(...) "A sala é igual a toda as salas, tem uma pequena mesa ao
centro, ao redor há sofás que chegam para todos, neste, aqui,
sentam-se o médico e a mulher, mais o velho da venda preta,
naquele a rapariga dos óculos escuros e o rapazinho estrábico, no
outro a mulher do primeiro cego e o primeiro cego. Estão exaustos.
O rapazinho adormeceu logo, com a cabeça no colo da rapariga dos
óculos escuros, não se lembrou mais da candeia.

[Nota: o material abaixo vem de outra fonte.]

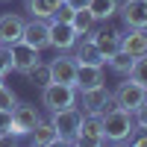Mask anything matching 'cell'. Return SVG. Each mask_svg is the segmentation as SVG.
Wrapping results in <instances>:
<instances>
[{"label":"cell","mask_w":147,"mask_h":147,"mask_svg":"<svg viewBox=\"0 0 147 147\" xmlns=\"http://www.w3.org/2000/svg\"><path fill=\"white\" fill-rule=\"evenodd\" d=\"M24 21L21 15H0V47H9V44H15L21 41V35H24Z\"/></svg>","instance_id":"9a60e30c"},{"label":"cell","mask_w":147,"mask_h":147,"mask_svg":"<svg viewBox=\"0 0 147 147\" xmlns=\"http://www.w3.org/2000/svg\"><path fill=\"white\" fill-rule=\"evenodd\" d=\"M65 6H71V9H88V3L91 0H62Z\"/></svg>","instance_id":"f546056e"},{"label":"cell","mask_w":147,"mask_h":147,"mask_svg":"<svg viewBox=\"0 0 147 147\" xmlns=\"http://www.w3.org/2000/svg\"><path fill=\"white\" fill-rule=\"evenodd\" d=\"M77 144H85V147L106 144L100 115H82V124H80V129H77Z\"/></svg>","instance_id":"7c38bea8"},{"label":"cell","mask_w":147,"mask_h":147,"mask_svg":"<svg viewBox=\"0 0 147 147\" xmlns=\"http://www.w3.org/2000/svg\"><path fill=\"white\" fill-rule=\"evenodd\" d=\"M21 41L32 44L35 50H47V47H50V24L41 21V18L27 21V24H24V35H21Z\"/></svg>","instance_id":"8fae6325"},{"label":"cell","mask_w":147,"mask_h":147,"mask_svg":"<svg viewBox=\"0 0 147 147\" xmlns=\"http://www.w3.org/2000/svg\"><path fill=\"white\" fill-rule=\"evenodd\" d=\"M6 53H9L12 71H18V74H27V71H32L35 65L41 62V50H35V47L27 44V41H15V44H9Z\"/></svg>","instance_id":"277c9868"},{"label":"cell","mask_w":147,"mask_h":147,"mask_svg":"<svg viewBox=\"0 0 147 147\" xmlns=\"http://www.w3.org/2000/svg\"><path fill=\"white\" fill-rule=\"evenodd\" d=\"M12 71V62H9V53L3 50V47H0V80L6 77V74Z\"/></svg>","instance_id":"f1b7e54d"},{"label":"cell","mask_w":147,"mask_h":147,"mask_svg":"<svg viewBox=\"0 0 147 147\" xmlns=\"http://www.w3.org/2000/svg\"><path fill=\"white\" fill-rule=\"evenodd\" d=\"M74 59H77L80 65H100V68L106 65V56L97 50V44L88 38V35H85V38L80 35L77 38V44H74Z\"/></svg>","instance_id":"5bb4252c"},{"label":"cell","mask_w":147,"mask_h":147,"mask_svg":"<svg viewBox=\"0 0 147 147\" xmlns=\"http://www.w3.org/2000/svg\"><path fill=\"white\" fill-rule=\"evenodd\" d=\"M77 94H80V100H82V112H85V115H100V112H106L109 106H115L112 91L106 88V82H103V85H97V88L77 91Z\"/></svg>","instance_id":"ba28073f"},{"label":"cell","mask_w":147,"mask_h":147,"mask_svg":"<svg viewBox=\"0 0 147 147\" xmlns=\"http://www.w3.org/2000/svg\"><path fill=\"white\" fill-rule=\"evenodd\" d=\"M118 15L127 30H147V0H124L118 3Z\"/></svg>","instance_id":"9c48e42d"},{"label":"cell","mask_w":147,"mask_h":147,"mask_svg":"<svg viewBox=\"0 0 147 147\" xmlns=\"http://www.w3.org/2000/svg\"><path fill=\"white\" fill-rule=\"evenodd\" d=\"M82 115L85 112L80 106H68V109H56V112H50V124L56 127L62 144H77V129L82 124Z\"/></svg>","instance_id":"7a4b0ae2"},{"label":"cell","mask_w":147,"mask_h":147,"mask_svg":"<svg viewBox=\"0 0 147 147\" xmlns=\"http://www.w3.org/2000/svg\"><path fill=\"white\" fill-rule=\"evenodd\" d=\"M0 132H12V109H0Z\"/></svg>","instance_id":"83f0119b"},{"label":"cell","mask_w":147,"mask_h":147,"mask_svg":"<svg viewBox=\"0 0 147 147\" xmlns=\"http://www.w3.org/2000/svg\"><path fill=\"white\" fill-rule=\"evenodd\" d=\"M100 124H103L106 144H129V138L138 132V124L132 118V112L121 109V106H109L106 112H100Z\"/></svg>","instance_id":"6da1fadb"},{"label":"cell","mask_w":147,"mask_h":147,"mask_svg":"<svg viewBox=\"0 0 147 147\" xmlns=\"http://www.w3.org/2000/svg\"><path fill=\"white\" fill-rule=\"evenodd\" d=\"M112 100H115V106L136 112V109L147 100V91H144V85H141V82H136V80H129V77H127V80L112 91Z\"/></svg>","instance_id":"5b68a950"},{"label":"cell","mask_w":147,"mask_h":147,"mask_svg":"<svg viewBox=\"0 0 147 147\" xmlns=\"http://www.w3.org/2000/svg\"><path fill=\"white\" fill-rule=\"evenodd\" d=\"M32 136V144H38V147H53V144H62V138H59V132H56V127L50 124V121H38L35 124V129L30 132Z\"/></svg>","instance_id":"ac0fdd59"},{"label":"cell","mask_w":147,"mask_h":147,"mask_svg":"<svg viewBox=\"0 0 147 147\" xmlns=\"http://www.w3.org/2000/svg\"><path fill=\"white\" fill-rule=\"evenodd\" d=\"M50 80L53 82H65V85H77V71H80V62L74 59L71 50L65 53H56V59H50Z\"/></svg>","instance_id":"8992f818"},{"label":"cell","mask_w":147,"mask_h":147,"mask_svg":"<svg viewBox=\"0 0 147 147\" xmlns=\"http://www.w3.org/2000/svg\"><path fill=\"white\" fill-rule=\"evenodd\" d=\"M24 6H27L30 18H41V21H50L53 12L62 6V0H24Z\"/></svg>","instance_id":"d6986e66"},{"label":"cell","mask_w":147,"mask_h":147,"mask_svg":"<svg viewBox=\"0 0 147 147\" xmlns=\"http://www.w3.org/2000/svg\"><path fill=\"white\" fill-rule=\"evenodd\" d=\"M88 12L94 15L97 24L112 21V18L118 15V0H91V3H88Z\"/></svg>","instance_id":"ffe728a7"},{"label":"cell","mask_w":147,"mask_h":147,"mask_svg":"<svg viewBox=\"0 0 147 147\" xmlns=\"http://www.w3.org/2000/svg\"><path fill=\"white\" fill-rule=\"evenodd\" d=\"M106 65L112 68L115 74L127 77V74H129V65H132V56H129V53H124V50H118V53H112V56H109V62H106Z\"/></svg>","instance_id":"603a6c76"},{"label":"cell","mask_w":147,"mask_h":147,"mask_svg":"<svg viewBox=\"0 0 147 147\" xmlns=\"http://www.w3.org/2000/svg\"><path fill=\"white\" fill-rule=\"evenodd\" d=\"M50 24V47L56 53H65V50H74V44H77V30L71 27V24H62V21H47Z\"/></svg>","instance_id":"4fadbf2b"},{"label":"cell","mask_w":147,"mask_h":147,"mask_svg":"<svg viewBox=\"0 0 147 147\" xmlns=\"http://www.w3.org/2000/svg\"><path fill=\"white\" fill-rule=\"evenodd\" d=\"M129 144H141V147H144V144H147V136H132Z\"/></svg>","instance_id":"4dcf8cb0"},{"label":"cell","mask_w":147,"mask_h":147,"mask_svg":"<svg viewBox=\"0 0 147 147\" xmlns=\"http://www.w3.org/2000/svg\"><path fill=\"white\" fill-rule=\"evenodd\" d=\"M88 38L97 44V50L106 56V62H109V56H112V53L121 50V30L109 27V21H103V27H100V30H91V32H88Z\"/></svg>","instance_id":"30bf717a"},{"label":"cell","mask_w":147,"mask_h":147,"mask_svg":"<svg viewBox=\"0 0 147 147\" xmlns=\"http://www.w3.org/2000/svg\"><path fill=\"white\" fill-rule=\"evenodd\" d=\"M71 18H74V9L62 3V6H59V9L53 12V18H50V21H62V24H71Z\"/></svg>","instance_id":"484cf974"},{"label":"cell","mask_w":147,"mask_h":147,"mask_svg":"<svg viewBox=\"0 0 147 147\" xmlns=\"http://www.w3.org/2000/svg\"><path fill=\"white\" fill-rule=\"evenodd\" d=\"M24 77H27L32 85H38V88H44V85H50V82H53V80H50V65H47V62H38L32 71L24 74Z\"/></svg>","instance_id":"7402d4cb"},{"label":"cell","mask_w":147,"mask_h":147,"mask_svg":"<svg viewBox=\"0 0 147 147\" xmlns=\"http://www.w3.org/2000/svg\"><path fill=\"white\" fill-rule=\"evenodd\" d=\"M144 91H147V88H144Z\"/></svg>","instance_id":"1f68e13d"},{"label":"cell","mask_w":147,"mask_h":147,"mask_svg":"<svg viewBox=\"0 0 147 147\" xmlns=\"http://www.w3.org/2000/svg\"><path fill=\"white\" fill-rule=\"evenodd\" d=\"M41 106H47V112L77 106V88H74V85H65V82L44 85V88H41Z\"/></svg>","instance_id":"3957f363"},{"label":"cell","mask_w":147,"mask_h":147,"mask_svg":"<svg viewBox=\"0 0 147 147\" xmlns=\"http://www.w3.org/2000/svg\"><path fill=\"white\" fill-rule=\"evenodd\" d=\"M18 103V97H15V91L12 88H6L3 82H0V109H12Z\"/></svg>","instance_id":"d4e9b609"},{"label":"cell","mask_w":147,"mask_h":147,"mask_svg":"<svg viewBox=\"0 0 147 147\" xmlns=\"http://www.w3.org/2000/svg\"><path fill=\"white\" fill-rule=\"evenodd\" d=\"M103 82H106V77H103V68L100 65H80L77 85H74V88L85 91V88H97V85H103Z\"/></svg>","instance_id":"e0dca14e"},{"label":"cell","mask_w":147,"mask_h":147,"mask_svg":"<svg viewBox=\"0 0 147 147\" xmlns=\"http://www.w3.org/2000/svg\"><path fill=\"white\" fill-rule=\"evenodd\" d=\"M38 121H41V112L32 103H15V106H12V132H15L18 138L30 136Z\"/></svg>","instance_id":"52a82bcc"},{"label":"cell","mask_w":147,"mask_h":147,"mask_svg":"<svg viewBox=\"0 0 147 147\" xmlns=\"http://www.w3.org/2000/svg\"><path fill=\"white\" fill-rule=\"evenodd\" d=\"M127 77H129V80H136V82H141L144 88H147V53L132 59V65H129V74H127Z\"/></svg>","instance_id":"cb8c5ba5"},{"label":"cell","mask_w":147,"mask_h":147,"mask_svg":"<svg viewBox=\"0 0 147 147\" xmlns=\"http://www.w3.org/2000/svg\"><path fill=\"white\" fill-rule=\"evenodd\" d=\"M71 27L77 30V35H88L94 27H97V21L88 9H74V18H71Z\"/></svg>","instance_id":"44dd1931"},{"label":"cell","mask_w":147,"mask_h":147,"mask_svg":"<svg viewBox=\"0 0 147 147\" xmlns=\"http://www.w3.org/2000/svg\"><path fill=\"white\" fill-rule=\"evenodd\" d=\"M121 50L129 53L132 59L147 53V30H127L121 32Z\"/></svg>","instance_id":"2e32d148"},{"label":"cell","mask_w":147,"mask_h":147,"mask_svg":"<svg viewBox=\"0 0 147 147\" xmlns=\"http://www.w3.org/2000/svg\"><path fill=\"white\" fill-rule=\"evenodd\" d=\"M132 118H136V124H138V129H147V100L132 112Z\"/></svg>","instance_id":"4316f807"}]
</instances>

Passou-se assim uma hora, aquilo era como uma felicidade,
sob a luz suavíssima os próprios rostos encardidos pareciam
lavados, brilhavam os olhos dos que não dormiam, o primeiro cego
procurou a mão da mulher e apertou-a, por este gesto se observa
quanto o descanso do corpo pode contribuir para a harmonia dos
espíritos. Disse então a mulher do médico, Daqui a pouco
comeremos alguma coisa, mas antes conviria que nos puséssemos
de acordo sobre a maneira como iremos aqui viver, sosseguem, não
vou repetir o discurso do altifalante, para dormir há espaços
suficientes, temos dois quartos que ficam para os casais, nesta sala
podem dormir os outros, cada um em seu sofá, amanhã terei de sair
à procura de comida, está-se a acabar a que temos, seria útil que um
de vocês fosse comigo, para me ajudar a trazer, mas também para
começarem a aprender os caminhos para casa, a reconhecer as
esquinas, um destes dias posso eu adoecer, ou cegar, estou sempre à
espera de que aconteça, nesse caso terei de aprender de vocês, outro
assunto, para as necessidades estará um balde na varanda, bem sei
que não é agradável ir lá fora, com a chuva que tem caído e o frio
que faz, em todo o caso é melhor assim do que termos a casa a
cheirar mal, não nos esqueçamos do que foi a nossa vida durante o
tempo que estivemos internados, descemos todos os degraus da
indignidade, todos, até atingirmos a abjecção, embora de maneira
diferente pode suceder aqui o mesmo, lá ainda tínhamos a desculpa
da abjecção dos de fora, agora não, agora somos todos iguais
perante o mal e o bem, por favor, não me perguntem o que é o bem
e o que é o mal, sabíamo-lo de cada vez que tivemos de agir no
tempo em que a cegueira era uma excepção, o certo e o errado são
apenas modos diferentes de entender a nossa relação com os outros,
não a que temos com nós próprios, nessa não há que fiar, perdoem me
a prelecção moralística, é que vocês não sabem, não o podem
saber, o que é ter olhos num mundo de cegos, não sou rainha, não,
sou simplesmente a que nasceu para ver o horror, vocês sentem-no,
eu sinto-o e vejo-o, e agora ponto final na dissertação, vamos comer.
Ninguém fez perguntas, o médico só disse, Se eu voltar a ter olhos,
olharei verdadeiramente os olhos dos outros, como se estivesse a
ver-lhes a alma, A alma, perguntou o velho da venda preta, Ou o
espírito, o nome pouco importa, foi então que, surpreendentemente,
se tivermos em conta que se trata de pessoa que não passou por
estudos adiantados, a rapariga dos óculos escuros disse, Dentro de
nós há uma coisa que não tem nome, essa coisa é o que somos".
(...)
José Saramago, em, Ensaio Sobre a Cegueira.